Community Meetings

Community Meetings Set for Future of City Pools, Aquatics

Since May 2013, Baltimore City Recreation and Parks has been working with a community-based advisory committee to define a long-term vision for the pool system and a set of objectives to guide “Dive In Baltimore,” the strategic plan for the future of City pools and aquatics programs.

Seven public meetings were held summer 2013, to review the objectives, which include a long-term vision of the pool system. The 36-member committee was seeking public feedback on:

• Quality facilities;

• Quality programming;

• Pool system sustainability and growth;

• Accessibility and affordability;

• Integrated operations;

• Aquatics and healthy lifestyle;

• Citywide community spaces.

These meetings were open to the public and all residents and communities with Park or neighborhood walk-to pools or interest in aquatics are encouraged to attend. 

“The broad goal of Mayor Stephanie Rawlings-Blake and Baltimore City Recreation and Parks is an aquatics system that focuses on quality facilities, physical health and wellness, and programming that can be year-round,” said BCRP Director Ernest Burkeen. “That includes updating the aquatics facilities and a plan for building multipurpose indoor aquatics centers with a variety of swimming and non-swimming attractions as well as social areas.”

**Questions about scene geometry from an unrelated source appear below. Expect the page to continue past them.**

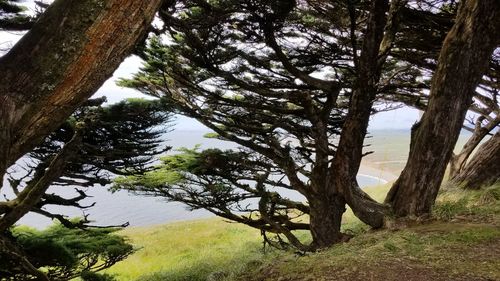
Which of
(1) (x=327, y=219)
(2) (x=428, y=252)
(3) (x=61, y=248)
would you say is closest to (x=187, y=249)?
(1) (x=327, y=219)

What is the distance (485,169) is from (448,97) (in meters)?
2.95

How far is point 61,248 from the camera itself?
4570mm

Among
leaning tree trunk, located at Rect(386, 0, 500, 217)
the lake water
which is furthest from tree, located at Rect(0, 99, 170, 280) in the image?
the lake water

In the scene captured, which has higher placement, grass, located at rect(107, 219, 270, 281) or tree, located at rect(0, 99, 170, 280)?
tree, located at rect(0, 99, 170, 280)

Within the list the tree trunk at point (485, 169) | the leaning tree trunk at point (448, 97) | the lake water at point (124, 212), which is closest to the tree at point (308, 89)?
the leaning tree trunk at point (448, 97)

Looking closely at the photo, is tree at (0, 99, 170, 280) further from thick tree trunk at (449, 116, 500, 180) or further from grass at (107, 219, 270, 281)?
thick tree trunk at (449, 116, 500, 180)

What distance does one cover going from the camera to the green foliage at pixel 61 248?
4.46 meters

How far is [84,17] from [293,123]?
4.39 metres

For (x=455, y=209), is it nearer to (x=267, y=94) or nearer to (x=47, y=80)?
(x=267, y=94)

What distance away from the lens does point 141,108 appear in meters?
5.53

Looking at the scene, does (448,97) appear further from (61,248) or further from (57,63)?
(61,248)

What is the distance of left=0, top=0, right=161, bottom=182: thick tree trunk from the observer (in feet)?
5.47

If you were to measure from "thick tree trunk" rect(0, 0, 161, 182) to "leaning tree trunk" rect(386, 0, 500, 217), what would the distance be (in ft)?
11.5

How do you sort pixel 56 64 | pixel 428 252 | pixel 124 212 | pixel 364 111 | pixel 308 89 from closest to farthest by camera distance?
pixel 56 64, pixel 428 252, pixel 364 111, pixel 308 89, pixel 124 212
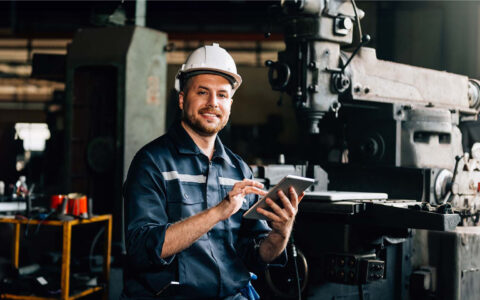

“These centers represent the future of urban recreation and this forward type of thinking by the City, BCRP and the aquatics committee will put Baltimore at the forefront of this kind of development,” Mr. Burkeen added.

The committee has met four times and drafted 28 objectives. The primary goal of the plan is not only about facilities and programs, but to ensure that all school-age children in Baltimore are proficient in swimming and water safety by 2023. Each of the objectives is connected to this broad vision and form the basis for the BCRP aquatic system recommendations.

One of the objectives is to make sure the aquatics plan aligns with the mayor’s goal of growing the tax base by adding 10,000 families to Baltimore’s population over the next decade.

In addition, the aquatics plan will integrate with the Baltimore City’s 2011 Recreation Center Plan that followed from the Mayor’s Recreation Center Task Force —with the aim to create multidimensional recreational complexes that include a recreation center, athletic fields, parks and aquatics.   

The purpose of the public meetings were to provide feedback on these objectives, as well as three options for upgrading the aquatics system by 2023.  The three options are: 

1.) The Indoor/Outdoor Balance Model — To emphasize the balance of outdoor seasonal and indoor year-round aquatics facilities and programs with an integrated approach to indoor and outdoor aquatics operations and programming;

2.) The Neighborhood Distribution Model—To preserve the neighborhood-based focus on outdoor seasonal facilities with the provision of adding spray pads and moderately increase the number of indoor pools; and

3.) The Integrated Schools/BCRP Aquatics Model—To create a strong focus on indoor year-round aquatics facilities and programs citywide by partnering with Baltimore City Public Schools at existing high school pool facilities and by renovating and building new BCRP indoor facilities.

“The idea behind ‘Dive In, Baltimore‘ is to address and reform the ideological approach of aquatics in the city,” said  Kate Brower, urban planner for BCRP’s Capital Development Division. “That’s why these public meetings are so important. Community involvement and engagement will ultimately decide the future of Baltimore’s pool system and programming.”